Make a demo the way you would make a trailer, and maybe it won’t cut your eventual sales in half. Instead of giving a complete experience, or even an honest one, throw it all at the wall. If your trailer would feature giant monsters, exploding walls, hordes of zombies, and epic spells, then make the demo include all of those. Shove me along in it on a breakneck pace, don’t let me get too situated in the world. Don’t make the world accessible at all, really. Let it just wash over me as I play a little bit, feeling that epic power that I wanted to have, and then cut it off mid-bite. Don’t let me finish an entire experience. Don’t even tease a boss and then end it there, or let me beat that first boss and say “YOU MUST UPGRADE TO PLAY ON,” even if that’s a little more effective. Just bring it to a massive crescendo, and SLAM the gate on me. That’ll leave me with this feeling of “But, but, two more seconds!”

That’s the goal of a demo!

Spacelab Signing Out

Anyway, just my feeling. I get a bit frustrated when fun, good-hearted features like demos get canned and games increasingly look for ways to drain every dollar out of you despite uniformly costing a premium price at the outset. Delve Deeper 2 is absolutely going to include microtransactions as well, but for fun and optional stuff, not the way we’ve been seeing Dead Space and Diablo do it. It isn’t that they’re asking me to pay a dollar, but that they’re ruining the experience for that dollar, and there’s no way for me to opt out of the bad designs that encourage it.
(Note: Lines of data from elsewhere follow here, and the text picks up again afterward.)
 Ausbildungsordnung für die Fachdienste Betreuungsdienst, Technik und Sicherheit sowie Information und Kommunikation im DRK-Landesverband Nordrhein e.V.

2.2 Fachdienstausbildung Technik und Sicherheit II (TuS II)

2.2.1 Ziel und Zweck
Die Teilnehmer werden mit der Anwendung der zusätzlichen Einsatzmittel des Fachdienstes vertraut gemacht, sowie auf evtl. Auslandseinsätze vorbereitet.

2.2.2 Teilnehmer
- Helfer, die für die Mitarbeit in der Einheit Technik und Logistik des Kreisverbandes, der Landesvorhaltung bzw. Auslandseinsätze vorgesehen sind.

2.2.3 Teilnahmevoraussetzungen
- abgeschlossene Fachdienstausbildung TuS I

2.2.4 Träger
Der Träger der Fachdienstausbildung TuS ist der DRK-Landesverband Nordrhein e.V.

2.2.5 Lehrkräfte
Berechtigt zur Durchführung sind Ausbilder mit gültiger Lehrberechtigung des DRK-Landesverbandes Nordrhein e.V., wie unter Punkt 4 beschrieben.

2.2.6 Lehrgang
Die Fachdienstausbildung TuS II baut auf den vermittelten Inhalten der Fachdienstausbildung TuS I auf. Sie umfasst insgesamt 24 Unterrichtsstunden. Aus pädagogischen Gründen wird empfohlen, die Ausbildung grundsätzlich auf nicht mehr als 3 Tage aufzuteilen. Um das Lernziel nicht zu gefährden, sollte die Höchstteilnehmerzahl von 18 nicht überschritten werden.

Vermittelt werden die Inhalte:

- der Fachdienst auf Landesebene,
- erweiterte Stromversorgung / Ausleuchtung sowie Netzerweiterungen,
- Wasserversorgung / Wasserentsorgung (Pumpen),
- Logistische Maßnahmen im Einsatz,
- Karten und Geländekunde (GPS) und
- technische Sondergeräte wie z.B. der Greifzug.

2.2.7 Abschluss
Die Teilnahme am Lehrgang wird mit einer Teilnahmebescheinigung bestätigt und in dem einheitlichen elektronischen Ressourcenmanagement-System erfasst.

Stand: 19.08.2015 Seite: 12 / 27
I can promise we’re not going to do that with our games. Everyone knows that game design is a business, and there’s nothing wrong with that, it costs money to make a game because people need money to survive. I need money to pay my rent and by groceries. But as an indie, it feels unclean to me. I can afford to be more risk-taking or eschew common wisdom because I only need a niche market appeal. Once you get as big as THQ or Blizzard, you need everyone’s money, all of it. That leads to very different design choices, I guess.
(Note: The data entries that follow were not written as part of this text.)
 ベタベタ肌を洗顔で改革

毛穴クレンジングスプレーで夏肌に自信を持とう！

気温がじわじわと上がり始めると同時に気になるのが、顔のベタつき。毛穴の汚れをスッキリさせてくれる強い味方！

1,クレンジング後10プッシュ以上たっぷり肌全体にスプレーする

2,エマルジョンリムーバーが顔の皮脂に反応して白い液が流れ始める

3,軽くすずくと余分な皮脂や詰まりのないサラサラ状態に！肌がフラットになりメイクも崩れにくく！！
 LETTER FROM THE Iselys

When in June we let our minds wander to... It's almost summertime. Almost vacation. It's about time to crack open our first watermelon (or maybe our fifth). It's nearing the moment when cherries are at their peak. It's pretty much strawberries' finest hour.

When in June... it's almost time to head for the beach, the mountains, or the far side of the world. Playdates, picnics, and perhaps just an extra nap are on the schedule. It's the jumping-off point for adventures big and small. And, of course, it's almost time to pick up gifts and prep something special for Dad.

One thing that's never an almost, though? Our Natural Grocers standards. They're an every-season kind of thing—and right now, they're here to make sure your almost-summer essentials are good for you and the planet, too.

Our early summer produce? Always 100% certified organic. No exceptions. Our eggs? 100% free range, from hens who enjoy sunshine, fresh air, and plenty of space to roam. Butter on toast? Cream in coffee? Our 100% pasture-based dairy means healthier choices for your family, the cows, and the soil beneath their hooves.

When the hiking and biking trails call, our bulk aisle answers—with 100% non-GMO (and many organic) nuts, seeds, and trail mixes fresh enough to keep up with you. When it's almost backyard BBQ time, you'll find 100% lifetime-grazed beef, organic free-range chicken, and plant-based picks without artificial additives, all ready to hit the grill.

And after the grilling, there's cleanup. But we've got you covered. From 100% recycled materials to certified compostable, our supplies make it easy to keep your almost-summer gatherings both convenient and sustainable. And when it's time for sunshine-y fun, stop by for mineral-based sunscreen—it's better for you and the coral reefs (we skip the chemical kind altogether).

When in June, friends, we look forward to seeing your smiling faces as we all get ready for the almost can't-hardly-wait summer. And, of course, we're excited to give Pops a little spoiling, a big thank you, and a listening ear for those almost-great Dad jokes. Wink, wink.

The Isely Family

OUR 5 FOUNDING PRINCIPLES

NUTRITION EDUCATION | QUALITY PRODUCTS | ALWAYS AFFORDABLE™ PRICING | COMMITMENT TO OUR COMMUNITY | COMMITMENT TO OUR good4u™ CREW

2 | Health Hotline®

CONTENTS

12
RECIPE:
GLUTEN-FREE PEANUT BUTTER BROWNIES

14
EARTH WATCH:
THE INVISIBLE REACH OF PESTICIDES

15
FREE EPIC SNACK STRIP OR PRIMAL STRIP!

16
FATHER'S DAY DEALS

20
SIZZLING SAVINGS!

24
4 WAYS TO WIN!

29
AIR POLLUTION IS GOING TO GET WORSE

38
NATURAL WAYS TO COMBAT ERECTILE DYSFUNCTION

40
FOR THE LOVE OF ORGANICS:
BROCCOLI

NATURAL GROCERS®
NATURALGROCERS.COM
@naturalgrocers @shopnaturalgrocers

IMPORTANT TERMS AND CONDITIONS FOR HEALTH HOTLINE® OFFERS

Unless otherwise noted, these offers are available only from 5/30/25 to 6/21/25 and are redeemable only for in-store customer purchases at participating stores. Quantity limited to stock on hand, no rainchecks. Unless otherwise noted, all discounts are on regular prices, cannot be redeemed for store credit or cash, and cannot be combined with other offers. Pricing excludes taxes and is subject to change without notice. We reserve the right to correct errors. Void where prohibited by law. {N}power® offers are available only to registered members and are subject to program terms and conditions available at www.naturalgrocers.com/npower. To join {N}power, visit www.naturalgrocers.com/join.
It also sucks a lot of the purpose out of it. Making it all about the money isn’t evil because money is evil, its evil because it consigns you to the shackles of financial wisdom and market pressures. Again, there’s nothing WRONG with that, but its a very different environment, and is not always a fun one to work in. This is the curse of businesses though. If you just keep getting bigger and bigger you eventually get so big you have to make so much money that you cannot afford NOT to adhere to a very narrow path. You also end up killing off or merging with smaller, more creative enterprises, hopefully not entirely draining them of interesting thoughts the way it often seems like.

Here’s something I would like, though. I’d like everyone to save, like, a quarter a day. Or a dime, or something. Save it for a really exciting game. Play a demo, get a good feel for it, don’t let the game distract you by that feeling of “Well, I played the demo, I’m done.” Save up some quarters and get a really fun game that just has a clever twist on something, or isn’t part of a big genre, or represents something harder to box up. Journey is not a game a big studio could make well, it was worth the quarters people spent on it. Minecraft was too, though now its been cloned to hell and back. Making big companies sit up and go “Why are these little goofball games making money?” is less about the game developers there being woken up (though a lot of them need to be too) but it makes the corporate guys wake up. We’re knocking on the gates of hell there, not the poor schlubs stuck working for a company that refuses to innovate. But give it a thought. We all buy more games than we play, let’s just make one of those games a high-concept piece. And if you’ve already been that guy or gal for a while now, kudos fellow person, you’re helping a ton and it isn’t going unnoticed.

Neil Wickman feels like he’s walking into Mordor when he talks like this.